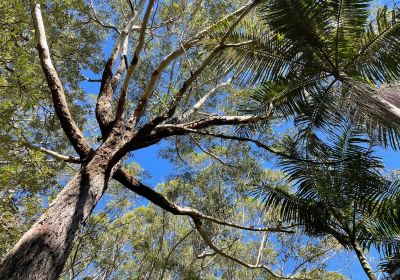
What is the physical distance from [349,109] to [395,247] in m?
2.14

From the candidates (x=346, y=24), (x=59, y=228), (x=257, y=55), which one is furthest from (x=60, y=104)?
(x=346, y=24)

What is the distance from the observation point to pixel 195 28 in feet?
29.1

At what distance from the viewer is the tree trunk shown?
8.66 ft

######

Exercise aim | Rewrite every item above with its requests and answers, leaving out the pictures, and adjust each number in the answers (the distances and the coordinates) by -76.

Task solution |
What is the physical distance from [349,109] to [395,247] in m?
-73.86

From the candidates (x=346, y=24), (x=59, y=228), (x=257, y=55), which one is furthest from (x=60, y=104)?
(x=270, y=-52)

What is the distance from the observation point to pixel 195 28 in feet?
-46.9

At what distance from the viewer is the tree trunk shown?
-67.34 ft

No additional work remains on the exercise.